The Mayflower transported Pilgrims to the New World in 1620, as depicted in William Halsall's The Mayflower in Plymouth Harbor, 1882

In 1492, Genoese explorer Christopher Columbus, under contract to the Spanish crown, reached several Caribbean islands, making first contact with the indigenous people. On April 2, 1513, Spanish conquistador Juan Ponce de León landed on what he called "La Florida"—the first documented European arrival on what would become the U.S. mainland. Spanish settlements in the region were followed by ones in the present-day southwestern United States that drew thousands through Mexico. French fur traders established outposts of New France around the Great Lakes; France eventually claimed much of the North American interior, down to the Gulf of Mexico. The first successful English settlements were the Virginia Colony in Jamestown in 1607 and the Pilgrims' Plymouth Colony in 1620. The 1628 chartering of the Massachusetts Bay Colony resulted in a wave of migration; by 1634, New England had been settled by some 10,000 Puritans. Between the late 1610s and the American Revolution, about 50,000 convicts were shipped to Britain's American colonies.[29] Beginning in 1614, the Dutch settled along the lower Hudson River, including New Amsterdam on Manhattan Island.
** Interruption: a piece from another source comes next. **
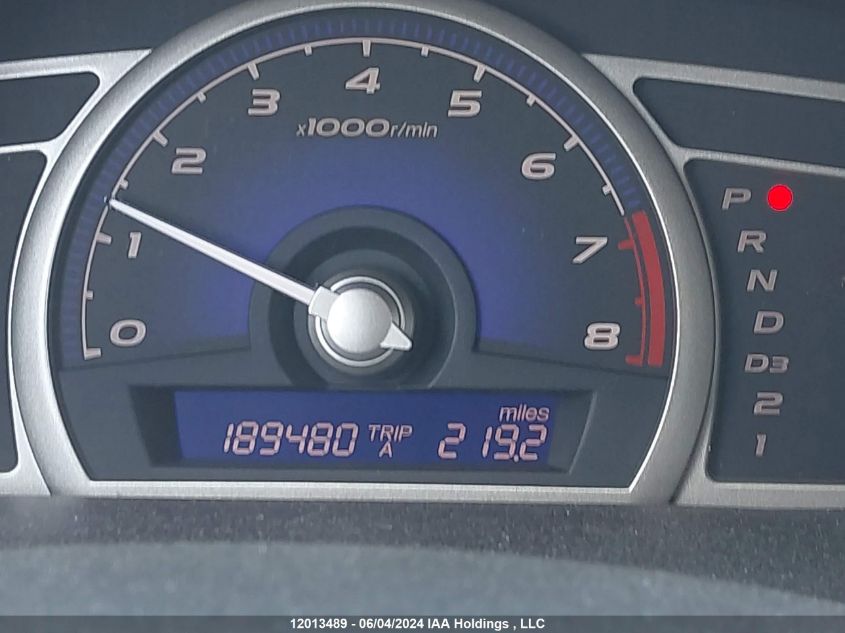 2009 Honda Civic Lx VIN: 2HGFA16529H309074 Lot: 12013489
In 1674, the Dutch ceded their American territory to England; the province of New Netherland was renamed New York. Many new immigrants, especially to the South, were indentured servants—some two-thirds of all Virginia immigrants between 1630 and 1680.[30] By the turn of the century, African slaves were becoming the primary source of bonded labor. With the 1729 division of the Carolinas and the 1732 colonization of Georgia, the thirteen British colonies that would become the United States of America were established. All had local governments with elections open to most free men, with a growing devotion to the ancient rights of Englishmen and a sense of self-government stimulating support for republicanism. All legalized the African slave trade. With high birth rates, low death rates, and steady immigration, the colonial population grew rapidly. The Christian revivalist movement of the 1730s and 1740s known as the Great Awakening fueled interest in both religion and religious liberty. In the French and Indian War, British forces seized Canada from the French, but the francophone population remained politically isolated from the southern colonies. Excluding the Native Americans (popularly known as "American Indians"), who were being displaced, those thirteen colonies had a population of 2.6 million in 1770, about one-third that of Britain; nearly one in five Americans were black slaves.[31] Though subject to British taxation, the American colonials had no representation in the Parliament of Great Britain.